Getting down to the heart of the matter
In the same way that I can take care of and live with my family every day without stopping to think about how our relationship is going, I can do my Bible reading and prayer time without stopping to consider the state of my relationship with God.
As someone who overthinks chronically, I know that I would be happier in my family life if we did a weekly rundown of what is working and what isn’t. However, this kind of dissection isn’t something everyone enjoys or seems to care to do. However, God doesn’t seem to mind indulging this conversation with me.
Sometimes I think God just likes it when I spend time with him. That’s a neat thought. So whether it is to consider the state of our relationship or to pray about things that are worrying me or to read my Bible, he’s game. Because I believe he has things to say, too, I have learned to discern the little whispers and bubbles of thought that arrive in my heart.
Because we had been doing this kind of thing for a long time before I formalized it into a weekly exercise, I have a wealth of relationship treasures that serve as encouragement to continue. The more I learn to listen, the more I know what God has to say to me. Seems obvious, but it is not as easy as it seems.
At first, it was all just mush. Daily Bible reading can be downright unfun when you are stuck in certain parts of the Bible for too long.
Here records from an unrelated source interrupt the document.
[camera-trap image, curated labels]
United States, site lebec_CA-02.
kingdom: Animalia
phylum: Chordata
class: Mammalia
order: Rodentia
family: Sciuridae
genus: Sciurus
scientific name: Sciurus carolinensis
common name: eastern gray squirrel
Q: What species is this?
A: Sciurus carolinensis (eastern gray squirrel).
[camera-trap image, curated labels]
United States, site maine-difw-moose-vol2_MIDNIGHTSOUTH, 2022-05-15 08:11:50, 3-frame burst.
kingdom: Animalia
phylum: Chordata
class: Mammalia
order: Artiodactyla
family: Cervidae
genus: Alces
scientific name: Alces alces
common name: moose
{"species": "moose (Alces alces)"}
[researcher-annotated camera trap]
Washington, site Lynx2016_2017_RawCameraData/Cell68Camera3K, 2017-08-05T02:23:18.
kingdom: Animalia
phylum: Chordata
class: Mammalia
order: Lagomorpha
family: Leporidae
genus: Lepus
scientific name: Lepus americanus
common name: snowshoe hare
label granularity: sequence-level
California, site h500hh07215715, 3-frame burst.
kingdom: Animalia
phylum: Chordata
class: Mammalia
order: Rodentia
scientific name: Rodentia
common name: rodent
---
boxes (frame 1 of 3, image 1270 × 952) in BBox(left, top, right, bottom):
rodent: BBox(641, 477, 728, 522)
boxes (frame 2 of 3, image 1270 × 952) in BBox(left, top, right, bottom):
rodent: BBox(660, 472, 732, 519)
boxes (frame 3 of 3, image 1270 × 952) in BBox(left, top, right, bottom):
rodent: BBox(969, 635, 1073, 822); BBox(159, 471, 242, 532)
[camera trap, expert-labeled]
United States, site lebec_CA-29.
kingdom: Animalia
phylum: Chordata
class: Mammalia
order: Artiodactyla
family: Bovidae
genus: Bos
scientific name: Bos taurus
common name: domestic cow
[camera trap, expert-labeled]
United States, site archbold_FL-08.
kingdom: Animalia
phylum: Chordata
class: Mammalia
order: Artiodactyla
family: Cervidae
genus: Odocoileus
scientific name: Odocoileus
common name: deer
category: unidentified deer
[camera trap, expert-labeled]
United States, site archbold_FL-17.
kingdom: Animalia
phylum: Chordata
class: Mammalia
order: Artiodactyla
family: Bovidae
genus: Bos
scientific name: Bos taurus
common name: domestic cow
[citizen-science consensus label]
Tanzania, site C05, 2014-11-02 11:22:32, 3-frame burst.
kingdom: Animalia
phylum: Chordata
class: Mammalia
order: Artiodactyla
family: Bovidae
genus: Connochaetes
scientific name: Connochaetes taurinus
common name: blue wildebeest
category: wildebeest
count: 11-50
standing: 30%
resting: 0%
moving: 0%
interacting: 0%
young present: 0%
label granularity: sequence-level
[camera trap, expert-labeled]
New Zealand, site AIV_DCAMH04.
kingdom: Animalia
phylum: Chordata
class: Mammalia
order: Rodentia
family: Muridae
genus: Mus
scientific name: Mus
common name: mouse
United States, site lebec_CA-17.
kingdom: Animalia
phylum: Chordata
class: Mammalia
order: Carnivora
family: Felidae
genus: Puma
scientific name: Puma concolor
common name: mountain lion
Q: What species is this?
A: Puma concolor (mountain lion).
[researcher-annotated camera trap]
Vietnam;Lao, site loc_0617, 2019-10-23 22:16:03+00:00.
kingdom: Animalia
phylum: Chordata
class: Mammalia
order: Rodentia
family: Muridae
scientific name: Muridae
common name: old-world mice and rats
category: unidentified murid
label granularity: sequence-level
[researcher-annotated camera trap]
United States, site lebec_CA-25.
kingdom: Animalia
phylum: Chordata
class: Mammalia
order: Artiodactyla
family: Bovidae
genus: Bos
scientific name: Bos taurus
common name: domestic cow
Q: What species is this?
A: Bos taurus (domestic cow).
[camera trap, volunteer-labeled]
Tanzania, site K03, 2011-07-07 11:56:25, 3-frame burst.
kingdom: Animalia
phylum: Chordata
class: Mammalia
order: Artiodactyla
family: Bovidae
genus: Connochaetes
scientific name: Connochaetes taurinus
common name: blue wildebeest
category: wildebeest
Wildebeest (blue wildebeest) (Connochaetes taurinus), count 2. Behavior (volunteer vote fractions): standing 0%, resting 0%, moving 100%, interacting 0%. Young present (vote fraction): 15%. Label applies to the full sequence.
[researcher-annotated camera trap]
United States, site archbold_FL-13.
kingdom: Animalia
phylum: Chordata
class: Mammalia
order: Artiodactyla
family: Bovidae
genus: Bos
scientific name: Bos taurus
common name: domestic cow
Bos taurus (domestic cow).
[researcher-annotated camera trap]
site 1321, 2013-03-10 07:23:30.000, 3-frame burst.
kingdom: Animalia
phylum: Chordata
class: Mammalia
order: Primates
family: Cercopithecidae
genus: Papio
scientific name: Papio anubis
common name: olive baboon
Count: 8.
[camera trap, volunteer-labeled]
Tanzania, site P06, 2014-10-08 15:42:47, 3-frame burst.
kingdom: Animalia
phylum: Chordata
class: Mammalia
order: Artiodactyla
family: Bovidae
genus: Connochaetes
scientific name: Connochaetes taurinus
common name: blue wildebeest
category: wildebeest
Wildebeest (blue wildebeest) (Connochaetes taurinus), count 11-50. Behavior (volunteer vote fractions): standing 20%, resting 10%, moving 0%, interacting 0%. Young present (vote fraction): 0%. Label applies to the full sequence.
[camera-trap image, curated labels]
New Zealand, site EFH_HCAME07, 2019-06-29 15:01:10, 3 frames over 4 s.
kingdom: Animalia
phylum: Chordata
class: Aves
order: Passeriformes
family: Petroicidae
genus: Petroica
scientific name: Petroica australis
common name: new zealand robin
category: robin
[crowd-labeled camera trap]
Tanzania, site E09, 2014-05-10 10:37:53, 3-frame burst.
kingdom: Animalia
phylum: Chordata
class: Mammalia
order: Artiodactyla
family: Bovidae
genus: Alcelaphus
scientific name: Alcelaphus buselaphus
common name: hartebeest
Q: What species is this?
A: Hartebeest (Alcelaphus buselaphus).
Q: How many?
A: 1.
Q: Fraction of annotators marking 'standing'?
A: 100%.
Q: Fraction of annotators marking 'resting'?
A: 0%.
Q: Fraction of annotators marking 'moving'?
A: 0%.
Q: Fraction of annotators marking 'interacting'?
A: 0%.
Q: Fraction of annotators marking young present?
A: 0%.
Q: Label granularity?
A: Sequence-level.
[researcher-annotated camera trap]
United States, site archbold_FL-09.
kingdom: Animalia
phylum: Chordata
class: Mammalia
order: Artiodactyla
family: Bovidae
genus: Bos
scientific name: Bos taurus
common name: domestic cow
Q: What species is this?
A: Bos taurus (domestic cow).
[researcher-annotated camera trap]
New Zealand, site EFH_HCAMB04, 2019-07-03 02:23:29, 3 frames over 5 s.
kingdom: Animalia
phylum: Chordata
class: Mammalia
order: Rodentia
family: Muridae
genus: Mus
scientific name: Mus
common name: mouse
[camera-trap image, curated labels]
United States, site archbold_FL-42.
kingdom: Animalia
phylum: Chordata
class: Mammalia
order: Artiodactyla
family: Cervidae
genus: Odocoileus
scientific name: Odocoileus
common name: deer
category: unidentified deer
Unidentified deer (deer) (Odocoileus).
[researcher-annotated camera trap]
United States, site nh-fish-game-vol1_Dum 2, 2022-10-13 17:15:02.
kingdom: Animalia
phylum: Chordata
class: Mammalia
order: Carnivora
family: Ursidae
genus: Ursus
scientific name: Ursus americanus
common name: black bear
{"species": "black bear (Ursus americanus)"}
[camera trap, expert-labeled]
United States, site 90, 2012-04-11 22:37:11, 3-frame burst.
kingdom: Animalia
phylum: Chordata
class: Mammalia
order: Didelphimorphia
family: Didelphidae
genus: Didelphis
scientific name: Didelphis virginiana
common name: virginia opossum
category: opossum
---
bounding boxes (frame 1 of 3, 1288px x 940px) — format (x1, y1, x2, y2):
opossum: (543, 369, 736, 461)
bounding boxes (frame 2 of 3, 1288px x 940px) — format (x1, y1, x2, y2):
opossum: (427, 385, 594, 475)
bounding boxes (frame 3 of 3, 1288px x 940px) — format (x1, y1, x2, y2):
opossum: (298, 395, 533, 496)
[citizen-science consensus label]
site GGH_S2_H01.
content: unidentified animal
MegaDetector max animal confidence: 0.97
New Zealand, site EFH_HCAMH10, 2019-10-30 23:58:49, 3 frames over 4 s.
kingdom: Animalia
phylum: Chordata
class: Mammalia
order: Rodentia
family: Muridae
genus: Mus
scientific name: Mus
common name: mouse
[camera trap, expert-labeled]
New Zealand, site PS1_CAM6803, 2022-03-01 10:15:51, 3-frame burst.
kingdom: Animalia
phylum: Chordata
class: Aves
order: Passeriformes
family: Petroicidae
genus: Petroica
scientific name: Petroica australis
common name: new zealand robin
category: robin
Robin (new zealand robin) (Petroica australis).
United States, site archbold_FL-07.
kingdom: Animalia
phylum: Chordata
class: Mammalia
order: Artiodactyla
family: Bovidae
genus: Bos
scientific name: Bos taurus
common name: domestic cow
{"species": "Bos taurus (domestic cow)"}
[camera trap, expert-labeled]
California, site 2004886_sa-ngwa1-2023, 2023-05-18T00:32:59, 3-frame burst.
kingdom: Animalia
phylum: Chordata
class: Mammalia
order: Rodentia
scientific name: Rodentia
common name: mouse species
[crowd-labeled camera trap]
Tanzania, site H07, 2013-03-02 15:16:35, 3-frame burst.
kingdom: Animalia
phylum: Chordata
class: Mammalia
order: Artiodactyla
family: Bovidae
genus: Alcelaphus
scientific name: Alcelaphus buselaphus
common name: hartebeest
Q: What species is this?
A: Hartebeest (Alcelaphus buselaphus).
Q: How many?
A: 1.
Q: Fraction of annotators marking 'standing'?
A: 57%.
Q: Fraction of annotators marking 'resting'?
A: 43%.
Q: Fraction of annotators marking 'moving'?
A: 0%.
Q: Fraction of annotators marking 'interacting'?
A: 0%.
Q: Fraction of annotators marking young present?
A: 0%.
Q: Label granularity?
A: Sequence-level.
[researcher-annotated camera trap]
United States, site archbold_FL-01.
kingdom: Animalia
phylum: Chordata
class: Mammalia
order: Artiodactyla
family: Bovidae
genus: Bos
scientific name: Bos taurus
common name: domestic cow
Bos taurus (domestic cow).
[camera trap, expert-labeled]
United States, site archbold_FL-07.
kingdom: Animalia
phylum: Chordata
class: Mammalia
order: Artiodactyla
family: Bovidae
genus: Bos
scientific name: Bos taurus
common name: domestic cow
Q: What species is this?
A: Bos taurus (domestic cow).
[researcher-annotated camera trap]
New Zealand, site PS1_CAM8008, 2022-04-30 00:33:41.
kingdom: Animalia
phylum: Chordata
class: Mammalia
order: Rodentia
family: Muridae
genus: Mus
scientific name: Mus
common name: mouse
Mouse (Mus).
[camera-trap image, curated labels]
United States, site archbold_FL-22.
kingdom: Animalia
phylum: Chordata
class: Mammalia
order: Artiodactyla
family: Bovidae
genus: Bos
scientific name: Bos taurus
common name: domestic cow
Sometimes, prayer just feels like putting a card in an ATM machine when your bank account is empty and expecting money to come out.
Just like any other relationship
Ironically, this is especially true when things are “going well” in my life. When I have no worries, when people are generally not irritating me, when my creative process is humming along, I feel no need to seek out wisdom that will help me move forward.
It is when my well is dry, when s#@t hits the fan, when I’m pulling my hair out in irritation that I find meaning in my daily reading and suddenly, my Spiritual Life feels lubricated.
What I have learned through years of ups and downs is that being intentionally thankful that things are going well requires its own special discipline, but it is what keeps the relationship alive when I am not feeling needy.
I happen to like having relationships with funny people. I enjoy being with people who make me laugh, and I do genuinely love to make people smile. So when I don’t “need anything” from God, I am determined to figure out what makes him smile. As with any relationship, becoming a student of the people we love means we are attuned to what they like and what they don’t like. Reading my Bible, even in the boring parts, can become interesting if I read it with the idea that there will be something to glean about the one I love from it.
I will have won at life when I see God smile at me when we finally meet face to face. The rest: my novels, my family, my relationships, my sewing projects, my activities, my self-improvement strategies–should it garner me any praise or happiness in this life but doesn’t make him smile that day, isn’t worth doing.
I am a person who needs accountability. Fortunately for me, God likes to hold me accountable. (We make a great pair like that.)
Thank goodness this isn’t some blind date or true/false exam. I get to practice every single day and once a week I get to have that heart-to-heart I long for about how things are going in our relationship, thanks to my Ideal Life exercise.
In my Ideal Life, I am someone who makes God smile.